QUESTIONS TO ANSWER:
1: From the forum thread about seized seed orders, quote the stretch from "# Watch out" through "NaturesBest420 (Jul 17, 2008)".
2: List the usernames of everyone who posts in the forum thread about seized seed orders.
3: In the forum thread about seized seed orders, on what date was twinturbochronic's seized order from drchronic mailed?

# Watch out midwesterners, dont order seeds, theyll get taken



## twinturbochronic (Jul 17, 2008)

They took my fucking seeds, so watch out all of you who want to order. Mine was from drchronic and mailed on 28th of June. I will not say how it was packaged, but they are onto this method. I have received other similarly packaged seeds before without problems, may 15 and apr 25 and got both 3 days later. I got this nice little letter from homeland insecurity. I have been reading threads, and the chicago area seems to be difficult to get seeds into, especially recently. Since im only 200 miles northeast, i knew chicago customs would get my damn seeds after taking this long.


----------



## NaturesBest420 (Jul 17, 2008)

Do they make you go to court cause i have heard that but didnt believe it because the seeds werent in your possession even though its your mailing address anyone can do that


----------



## twinturbochronic (Jul 17, 2008)

it just gets confiscated and i have a right to appeal, but i dont think im up for that this week.


----------



## blackcoupe01 (Jul 17, 2008)

Thanks for posting the pics, I always wanted to see one of those letters, as long as it didnt come from my mailbox. Bagseed looking good these days?


----------



## Stoney McFried (Jul 17, 2008)

The one time I ordered, mine got through fine...but I think mine go through a slightly different route.


twinturbochronic said:


> They took my fucking seeds, so watch out all of you who want to order. Mine was from drchronic and mailed on 28th of June. I will not say how it was packaged, but they are onto this method. I have received other similarly packaged seeds before without problems, may 15 and apr 25 and got both 3 days later. I got this nice little letter from homeland insecurity. I have been reading threads, and the chicago area seems to be difficult to get seeds into, especially recently. Since im only 200 miles northeast, i knew chicago customs would get my damn seeds after taking this long.


----------



## Doalude (Jul 17, 2008)

I just got the same letter today, went through Chicago ordered from the Dr. DAMN!!!!


----------



## Stoney McFried (Jul 17, 2008)

You guys must all be around Illinois.


----------



## twinturbochronic (Jul 18, 2008)

lets just say im less than 5 miles from lake michigan, so yeah, chicago is only 200 miles south and west of me. Im just posting to let eveyone who may get mail, in the midwest, to watch out, tonight im ordering from nirvana seeds, which ive gotten seeds from before, but it took almost a month and a half to get here from amsterdam, im thinking haze or ppp or wonder woman, but either way, i hope i get them, well just see


----------



## NaturesBest420 (Jul 18, 2008)

Good luck man hopefully they get through customs this time i got my fingers crossed for ya man


----------



## Torturedzen (Jul 18, 2008)

twinturbochronic said:


> lets just say im less than 5 miles from lake michigan, so yeah, chicago is only 200 miles south and west of me. Im just posting to let eveyone who may get mail, in the midwest, to watch out, tonight im ordering from nirvana seeds, which ive gotten seeds from before, but it took almost a month and a half to get here from amsterdam, im thinking haze or ppp or wonder woman, but either way, i hope i get them, well just see


Good luck man. I'm about an hour north of Chicago and my order from the Doc got seized also. Got the letter a few weeks ago.

MATERIAL PROVIDED:

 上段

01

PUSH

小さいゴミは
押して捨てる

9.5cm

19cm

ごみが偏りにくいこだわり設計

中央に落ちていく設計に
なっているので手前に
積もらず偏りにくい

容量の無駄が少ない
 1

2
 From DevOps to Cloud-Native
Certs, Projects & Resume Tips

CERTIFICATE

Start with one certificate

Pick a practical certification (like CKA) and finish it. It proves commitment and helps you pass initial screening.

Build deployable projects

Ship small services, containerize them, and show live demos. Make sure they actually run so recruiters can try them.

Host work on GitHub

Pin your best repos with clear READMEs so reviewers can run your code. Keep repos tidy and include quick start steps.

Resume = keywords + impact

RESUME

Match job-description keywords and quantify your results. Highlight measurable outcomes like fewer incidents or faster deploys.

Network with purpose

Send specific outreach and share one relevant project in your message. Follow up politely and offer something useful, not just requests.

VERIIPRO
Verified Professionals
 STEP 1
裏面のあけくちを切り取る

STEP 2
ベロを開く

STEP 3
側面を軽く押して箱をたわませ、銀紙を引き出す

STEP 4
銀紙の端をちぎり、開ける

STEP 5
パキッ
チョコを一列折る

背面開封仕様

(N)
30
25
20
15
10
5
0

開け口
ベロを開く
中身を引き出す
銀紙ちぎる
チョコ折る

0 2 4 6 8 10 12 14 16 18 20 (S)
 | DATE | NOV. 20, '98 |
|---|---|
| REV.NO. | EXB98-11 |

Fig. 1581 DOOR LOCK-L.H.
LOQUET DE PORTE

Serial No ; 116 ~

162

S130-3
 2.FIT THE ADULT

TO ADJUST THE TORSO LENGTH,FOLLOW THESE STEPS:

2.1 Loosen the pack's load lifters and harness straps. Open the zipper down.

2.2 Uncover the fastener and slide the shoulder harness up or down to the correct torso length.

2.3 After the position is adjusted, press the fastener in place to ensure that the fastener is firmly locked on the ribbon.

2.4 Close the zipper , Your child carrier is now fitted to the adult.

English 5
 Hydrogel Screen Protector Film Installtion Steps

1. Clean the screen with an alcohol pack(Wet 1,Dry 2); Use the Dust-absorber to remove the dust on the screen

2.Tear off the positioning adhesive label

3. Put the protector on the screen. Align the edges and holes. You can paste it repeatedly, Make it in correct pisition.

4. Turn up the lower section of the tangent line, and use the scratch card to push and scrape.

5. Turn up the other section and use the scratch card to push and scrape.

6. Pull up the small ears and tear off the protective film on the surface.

RESULTS FOR EACH TASK:
1:
# Watch out midwesterners, dont order seeds, theyll get taken



## twinturbochronic (Jul 17, 2008)

They took my fucking seeds, so watch out all of you who want to order. Mine was from drchronic and mailed on 28th of June. I will not say how it was packaged, but they are onto this method. I have received other similarly packaged seeds before without problems, may 15 and apr 25 and got both 3 days later. I got this nice little letter from homeland insecurity. I have been reading threads, and the chicago area seems to be difficult to get seeds into, especially recently. Since im only 200 miles northeast, i knew chicago customs would get my damn seeds after taking this long.


----------



## NaturesBest420 (Jul 17, 2008)

2: twinturbochronic, NaturesBest420, blackcoupe01, Stoney McFried, Doalude, Torturedzen

3: It was mailed on the 28th of June.